**AIM:** Reproduce the listing below line for line, with no changes.

====== EXTRACTED MATERIAL

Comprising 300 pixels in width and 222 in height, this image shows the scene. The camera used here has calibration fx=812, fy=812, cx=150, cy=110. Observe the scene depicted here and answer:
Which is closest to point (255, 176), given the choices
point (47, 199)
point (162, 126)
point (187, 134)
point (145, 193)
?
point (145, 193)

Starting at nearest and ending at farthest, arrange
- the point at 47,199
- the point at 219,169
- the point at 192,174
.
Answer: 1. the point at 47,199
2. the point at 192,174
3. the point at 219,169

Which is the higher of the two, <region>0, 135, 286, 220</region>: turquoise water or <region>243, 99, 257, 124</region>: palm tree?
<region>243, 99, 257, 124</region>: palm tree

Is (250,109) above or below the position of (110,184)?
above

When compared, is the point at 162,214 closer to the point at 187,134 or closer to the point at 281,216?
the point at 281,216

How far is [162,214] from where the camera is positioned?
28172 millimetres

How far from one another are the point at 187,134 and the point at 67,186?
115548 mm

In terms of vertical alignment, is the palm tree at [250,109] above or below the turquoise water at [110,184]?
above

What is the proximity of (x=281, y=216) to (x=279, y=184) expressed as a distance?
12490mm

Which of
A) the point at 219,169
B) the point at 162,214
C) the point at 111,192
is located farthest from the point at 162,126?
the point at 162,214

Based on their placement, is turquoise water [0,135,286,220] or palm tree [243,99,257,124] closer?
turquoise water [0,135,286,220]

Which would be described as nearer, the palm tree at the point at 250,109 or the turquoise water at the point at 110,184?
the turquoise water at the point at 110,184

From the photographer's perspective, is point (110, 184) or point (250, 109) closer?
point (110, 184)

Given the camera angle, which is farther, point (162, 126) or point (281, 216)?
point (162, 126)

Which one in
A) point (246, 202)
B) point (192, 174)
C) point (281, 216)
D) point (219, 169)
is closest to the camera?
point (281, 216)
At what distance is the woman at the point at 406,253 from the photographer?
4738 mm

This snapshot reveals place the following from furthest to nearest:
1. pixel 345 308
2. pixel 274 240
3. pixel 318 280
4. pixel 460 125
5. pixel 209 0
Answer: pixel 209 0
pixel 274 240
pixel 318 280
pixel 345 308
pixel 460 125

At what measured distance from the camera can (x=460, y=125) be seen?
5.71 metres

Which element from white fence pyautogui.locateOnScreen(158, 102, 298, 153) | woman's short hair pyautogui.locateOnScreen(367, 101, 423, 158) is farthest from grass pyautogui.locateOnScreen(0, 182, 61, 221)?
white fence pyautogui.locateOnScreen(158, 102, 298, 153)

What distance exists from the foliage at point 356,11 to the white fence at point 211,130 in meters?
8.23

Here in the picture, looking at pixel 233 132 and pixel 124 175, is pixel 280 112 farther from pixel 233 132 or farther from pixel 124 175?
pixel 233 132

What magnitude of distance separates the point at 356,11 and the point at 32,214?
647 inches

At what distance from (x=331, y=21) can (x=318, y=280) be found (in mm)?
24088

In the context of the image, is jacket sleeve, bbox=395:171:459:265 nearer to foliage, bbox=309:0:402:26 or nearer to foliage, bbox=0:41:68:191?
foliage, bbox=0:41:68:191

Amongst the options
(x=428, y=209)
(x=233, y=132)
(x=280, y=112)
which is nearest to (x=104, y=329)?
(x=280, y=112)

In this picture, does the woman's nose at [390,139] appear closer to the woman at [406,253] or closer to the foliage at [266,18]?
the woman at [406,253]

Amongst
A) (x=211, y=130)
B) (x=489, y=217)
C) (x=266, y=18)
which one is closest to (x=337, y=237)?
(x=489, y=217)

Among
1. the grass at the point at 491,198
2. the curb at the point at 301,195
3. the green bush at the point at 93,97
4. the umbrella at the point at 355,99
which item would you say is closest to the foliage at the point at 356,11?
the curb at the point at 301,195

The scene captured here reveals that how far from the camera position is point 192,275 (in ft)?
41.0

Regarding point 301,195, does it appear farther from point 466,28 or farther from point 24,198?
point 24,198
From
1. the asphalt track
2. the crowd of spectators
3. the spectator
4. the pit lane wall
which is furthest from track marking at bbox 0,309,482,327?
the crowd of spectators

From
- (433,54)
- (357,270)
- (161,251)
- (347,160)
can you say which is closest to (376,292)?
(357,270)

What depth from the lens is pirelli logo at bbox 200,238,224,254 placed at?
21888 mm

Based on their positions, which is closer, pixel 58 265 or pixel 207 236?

============

**THE COMPLETED TASK:**
Comprising 300 pixels in width and 222 in height, this image shows the scene. The camera used here has calibration fx=812, fy=812, cx=150, cy=110. Observe the scene depicted here and answer:
Which is closest to point (255, 176), given the choices
point (47, 199)
point (162, 126)
point (187, 134)
point (145, 193)
?
point (145, 193)

Starting at nearest and ending at farthest, arrange
- the point at 47,199
- the point at 219,169
- the point at 192,174
.
Answer: 1. the point at 47,199
2. the point at 192,174
3. the point at 219,169

Which is the higher of the two, <region>0, 135, 286, 220</region>: turquoise water or <region>243, 99, 257, 124</region>: palm tree?
<region>243, 99, 257, 124</region>: palm tree

Is (250,109) above or below the position of (110,184)?
above

When compared, is the point at 162,214 closer to the point at 187,134 or closer to the point at 281,216?
the point at 281,216

How far is [162,214] from where the camera is positioned?
28172 millimetres

How far from one another are the point at 187,134 and the point at 67,186?
115548 mm

In terms of vertical alignment, is the palm tree at [250,109] above or below the turquoise water at [110,184]?
above

What is the proximity of (x=281, y=216) to (x=279, y=184) expressed as a distance?
12490mm

Which of
A) the point at 219,169
B) the point at 162,214
C) the point at 111,192
is located farthest from the point at 162,126?
the point at 162,214

Based on their placement, is turquoise water [0,135,286,220] or palm tree [243,99,257,124] closer?
turquoise water [0,135,286,220]

Which would be described as nearer, the palm tree at the point at 250,109 or the turquoise water at the point at 110,184?
the turquoise water at the point at 110,184

From the photographer's perspective, is point (110, 184) or point (250, 109) closer?
point (110, 184)

Given the camera angle, which is farther, point (162, 126) or point (281, 216)?
point (162, 126)

Which one in
A) point (246, 202)
B) point (192, 174)
C) point (281, 216)
D) point (219, 169)
is closest to the camera?
point (281, 216)
At what distance is the woman at the point at 406,253 from the photographer?
4738 mm

This snapshot reveals place the following from furthest to nearest:
1. pixel 345 308
2. pixel 274 240
3. pixel 318 280
4. pixel 460 125
5. pixel 209 0
Answer: pixel 209 0
pixel 274 240
pixel 318 280
pixel 345 308
pixel 460 125

At what measured distance from the camera can (x=460, y=125) be seen?
5.71 metres

Which element from white fence pyautogui.locateOnScreen(158, 102, 298, 153) | woman's short hair pyautogui.locateOnScreen(367, 101, 423, 158) is farthest from grass pyautogui.locateOnScreen(0, 182, 61, 221)?
white fence pyautogui.locateOnScreen(158, 102, 298, 153)

What distance exists from the foliage at point 356,11 to the white fence at point 211,130 in meters?
8.23

Here in the picture, looking at pixel 233 132 and pixel 124 175, is pixel 280 112 farther from pixel 233 132 or farther from pixel 124 175?
pixel 233 132

What magnitude of distance separates the point at 356,11 and the point at 32,214?
647 inches

At what distance from (x=331, y=21) can (x=318, y=280) be found (in mm)?
24088

In the context of the image, is jacket sleeve, bbox=395:171:459:265 nearer to foliage, bbox=309:0:402:26 or nearer to foliage, bbox=0:41:68:191?
foliage, bbox=0:41:68:191

Amongst the options
(x=428, y=209)
(x=233, y=132)
(x=280, y=112)
which is nearest to (x=104, y=329)?
(x=280, y=112)

In this picture, does the woman's nose at [390,139] appear closer to the woman at [406,253] or closer to the foliage at [266,18]?
the woman at [406,253]

Amongst
A) (x=211, y=130)
B) (x=489, y=217)
C) (x=266, y=18)
which one is closest to (x=337, y=237)?
(x=489, y=217)

Among
1. the grass at the point at 491,198
2. the curb at the point at 301,195
3. the green bush at the point at 93,97
4. the umbrella at the point at 355,99
which item would you say is closest to the foliage at the point at 356,11?
the curb at the point at 301,195

The scene captured here reveals that how far from the camera position is point 192,275 (in ft)?
41.0

Regarding point 301,195, does it appear farther from point 466,28 or farther from point 24,198?
point 24,198
From
1. the asphalt track
2. the crowd of spectators
3. the spectator
4. the pit lane wall
which is furthest from track marking at bbox 0,309,482,327?
the crowd of spectators

From
- (433,54)
- (357,270)
- (161,251)
- (347,160)
can you say which is closest to (376,292)?
(357,270)

What depth from the lens is pirelli logo at bbox 200,238,224,254 placed at?
21888 mm

Based on their positions, which is closer, pixel 58 265 or pixel 207 236?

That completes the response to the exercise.